Scene question records
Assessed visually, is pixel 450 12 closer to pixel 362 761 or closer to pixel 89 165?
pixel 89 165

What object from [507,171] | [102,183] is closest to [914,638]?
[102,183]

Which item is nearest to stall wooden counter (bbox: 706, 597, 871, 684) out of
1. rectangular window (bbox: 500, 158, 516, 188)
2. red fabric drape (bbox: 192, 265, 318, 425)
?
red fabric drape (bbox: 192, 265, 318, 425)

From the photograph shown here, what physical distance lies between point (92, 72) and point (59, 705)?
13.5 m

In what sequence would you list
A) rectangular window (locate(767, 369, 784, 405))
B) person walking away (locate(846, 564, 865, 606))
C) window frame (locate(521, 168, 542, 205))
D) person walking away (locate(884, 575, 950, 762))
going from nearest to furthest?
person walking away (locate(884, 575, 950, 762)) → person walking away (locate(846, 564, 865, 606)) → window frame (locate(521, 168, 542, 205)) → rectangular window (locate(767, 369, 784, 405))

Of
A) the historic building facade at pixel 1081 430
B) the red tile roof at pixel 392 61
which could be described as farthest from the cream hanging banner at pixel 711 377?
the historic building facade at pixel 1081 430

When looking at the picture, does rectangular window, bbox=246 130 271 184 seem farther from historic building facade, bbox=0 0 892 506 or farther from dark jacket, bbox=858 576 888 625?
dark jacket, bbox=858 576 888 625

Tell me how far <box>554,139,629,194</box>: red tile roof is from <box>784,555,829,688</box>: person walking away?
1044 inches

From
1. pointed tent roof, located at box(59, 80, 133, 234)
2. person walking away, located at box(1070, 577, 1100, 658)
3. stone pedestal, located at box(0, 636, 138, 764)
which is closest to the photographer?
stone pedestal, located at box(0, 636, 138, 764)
--
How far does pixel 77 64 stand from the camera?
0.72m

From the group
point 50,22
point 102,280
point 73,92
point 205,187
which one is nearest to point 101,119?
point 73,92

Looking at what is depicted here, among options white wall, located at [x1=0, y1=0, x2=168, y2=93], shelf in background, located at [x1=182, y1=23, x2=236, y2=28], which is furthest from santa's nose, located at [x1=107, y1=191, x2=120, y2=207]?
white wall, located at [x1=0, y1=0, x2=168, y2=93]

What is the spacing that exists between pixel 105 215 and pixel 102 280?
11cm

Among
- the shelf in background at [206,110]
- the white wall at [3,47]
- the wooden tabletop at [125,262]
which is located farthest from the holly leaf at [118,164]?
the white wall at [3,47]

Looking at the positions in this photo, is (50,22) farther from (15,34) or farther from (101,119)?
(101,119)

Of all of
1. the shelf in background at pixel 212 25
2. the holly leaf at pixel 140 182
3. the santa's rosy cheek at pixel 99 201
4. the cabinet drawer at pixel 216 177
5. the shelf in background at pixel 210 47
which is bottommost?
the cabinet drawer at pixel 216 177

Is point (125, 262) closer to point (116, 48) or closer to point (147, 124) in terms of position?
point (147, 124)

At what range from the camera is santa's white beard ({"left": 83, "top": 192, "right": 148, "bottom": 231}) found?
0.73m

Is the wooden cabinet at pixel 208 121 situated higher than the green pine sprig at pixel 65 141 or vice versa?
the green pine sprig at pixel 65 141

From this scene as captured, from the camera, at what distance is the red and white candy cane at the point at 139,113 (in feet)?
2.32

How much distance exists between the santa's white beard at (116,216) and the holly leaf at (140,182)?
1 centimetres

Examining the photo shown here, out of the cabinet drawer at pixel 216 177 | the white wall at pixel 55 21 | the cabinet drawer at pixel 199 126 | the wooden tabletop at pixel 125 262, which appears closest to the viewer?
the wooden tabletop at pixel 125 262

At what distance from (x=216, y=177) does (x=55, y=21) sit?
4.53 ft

Stated exercise
List every line in the items above that contains the word "cabinet", copying each line in full.

In response
4. the cabinet drawer at pixel 216 177
the cabinet drawer at pixel 216 177
Is the wooden cabinet at pixel 208 121 situated higher than the green pine sprig at pixel 65 141 or vice versa?
Examining the photo shown here, out of the cabinet drawer at pixel 216 177 | the white wall at pixel 55 21 | the cabinet drawer at pixel 199 126 | the wooden tabletop at pixel 125 262, which appears closest to the viewer?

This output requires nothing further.